Jerome himself, though, actually uses the same argument in favor of the canonicity of a New Testament book that other Fathers use to show that the deuterocanonical books should be considered Holy Scripture – a history of usage in the Christian church. When discussing the book of Hebrews, whose authorship was disputed, Jerome maintains that the authorship of the book is not really the main issue. Some churches believe that the book of Hebrews was written by Paul, he says, and others do not. No matter, according to Jerome. He writes:

It is of no great moment who the author is, since it is the work of a churchman and receives recognition day by day in the public reading of the churches. If the custom of the Latins does not receive it among the canonical scriptures, neither, by the same liberty, do the churches of the Greeks accept John’s Apocalypse. Yet we accept them both, not following the custom of the present time but the precedent of early writers, who generally make free use of testimonies from both works. And this they do, not as they are wont on occasion to quote from apocryphal writings, as indeed they use examples from pagan literature, but treating them as canonical and churchly [ecclesiastical]works.

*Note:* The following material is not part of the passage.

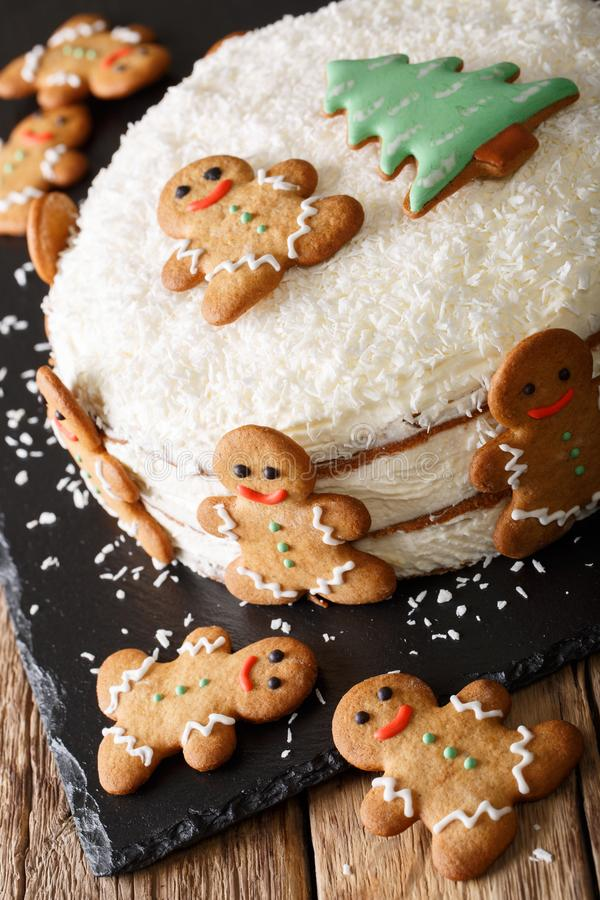 Christmas sweet cake with cheese cream and gingerbread close-up. vertical royalty free stock images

Jerome recognized the “precedent of early writers” who “make free use of testimonies” from the book of Hebrews and Revelation, works that receive “recognition day by day in the public reading of the churches” “treating them as canonical and ecclesiastical works.” This was, he said, a valid reason to consider a book to be Holy Scripture – exactly the point made by Origin and Augustine concerning the deuterocanonicals!
The Canon of Scripture points out that Jerome had no problem with applying this principle to the New Testament books:

Jerome gives the impression that on one or two of the canonical books he has private reservations, but by this time the canon was something ‘given’ and not to be modified because of the personal opinion of this or that churchman, however eminent.

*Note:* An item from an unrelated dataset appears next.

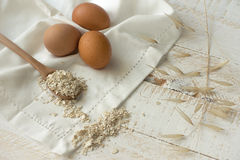 Brown eggs,dry oatmeal flakes on wooden spoon scattered over white linen cloth, wood background Royalty Free Stock Photography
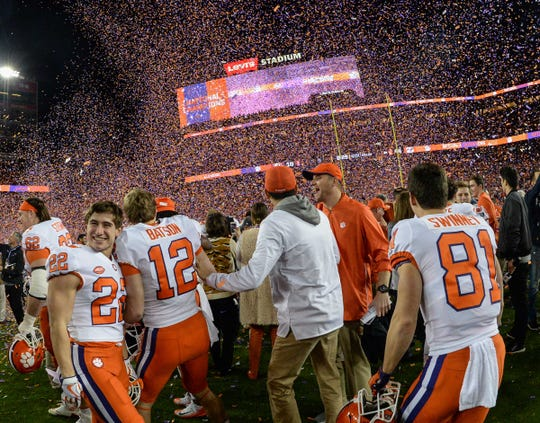 Clemson wide receiver Will Swinney (22), left, and brother wide receiver Drew Swinney (81) celebrate with teammates after the Tigers beat Alabama 44-16 at the College Football Championship game at Levi's Stadium in Santa Clara, California Monday, January 7, 2019.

Jerome did not follow his own reasoning when it came to the canon of the Old Testament. His prologue to the books of Samuel and Kings was called the “Helmeted Prologue” – in it he defensively anticipates antagonism regarding his deviation from the tradition of the Christian Church when he advocates the Hebrew canon to the exclusion of books accepted by Christians from the beginning. Yet despite his attachment to the Hebrew canon, in deference to the bishops who requested his help, Jerome agreed to translate deuterocanonical books, as he says in his preface to the book of Tobit, “judging it better to displease the Pharisees, in order to grant the requests of the bishops.”

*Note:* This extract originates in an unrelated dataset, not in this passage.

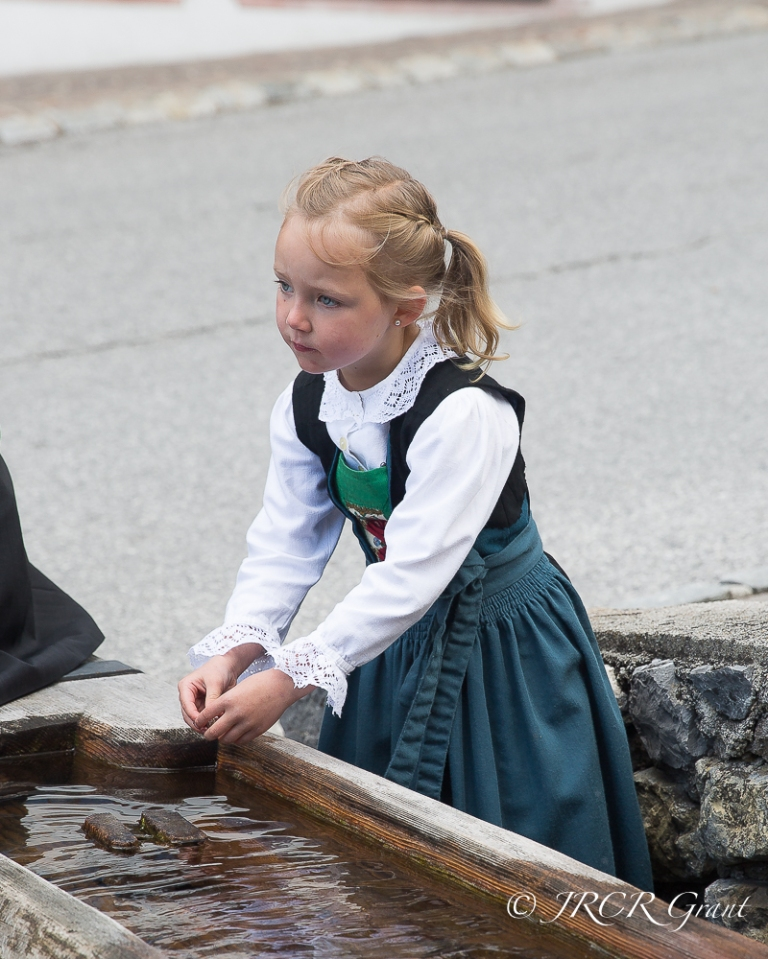 Young Austrian lady in traditional dress in the village of Alpbach, Tyrol, Austria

The problem for Protestants is that Jerome’s commitment to throwing the deuteros out with the bathwater was lukewarm at best. From his letters we can see that Jerome, like so many other Church Fathers, quotes from the deuterocanonicals as if they were Scripture, and even calls Wisdom and Sirach “Holy Scripture”. For example, when an opponent of Jerome’s asked for three proofs from Scripture that he was in error, Jerome retorted:

From Noah to Abraham ten generations passed away (Genesis 11:10-26) and from Abraham’s time to David’s, fourteen more (Matthew 1:17), and these twenty-four generations make up, taken together, two thousand one hundred and seventeen years. Yet the Holy Spirit in the thirty-ninth psalm, while lamenting that all men walk in a vain show, and that they are subject to sins, speaks thus: “For all that every man walketh in the image”(Psalm 39:6). Also after David’s time, in the reign of Solomon his son, we read a somewhat similar reference to the divine likeness. For in the book of Wisdom, which is inscribed with his name, Solomon says: “God created man to be immortal, and made him to be an image of his own eternity” (Wisdom 2:23). And again, about eleven hundred and eleven years afterwards, we read in the New Testament that men have not lost the image of God. For James, an apostle and brother of the Lord, whom I have mentioned above–that we may not be entangled in the snares of Origen–teaches us that man does possess God’s image and likeness. For, after a somewhat discursive account of the human tongue, he has gone on to say of it: “It is an unruly evil … therewith bless we God, even the Father and therewith curse we men, which are made after the similitude of God.”(James 3:8-9) Paul, too, the “chosen vessel,”(Acts 9:15) who in his preaching has fully maintained the doctrine of the gospel, instructs us that man is made in the image and after the likeness of God. “A man,” he says, “ought not to wear long hair, forasmuch as he is the image and glory of God.”(1 Cor 11:7) He speaks of “the image” simply, but explains the nature of the likeness by the word “glory.” Instead of the three proofs from Holy Scripture which you said would satisfy you if I could produce them, behold I have given you seven.”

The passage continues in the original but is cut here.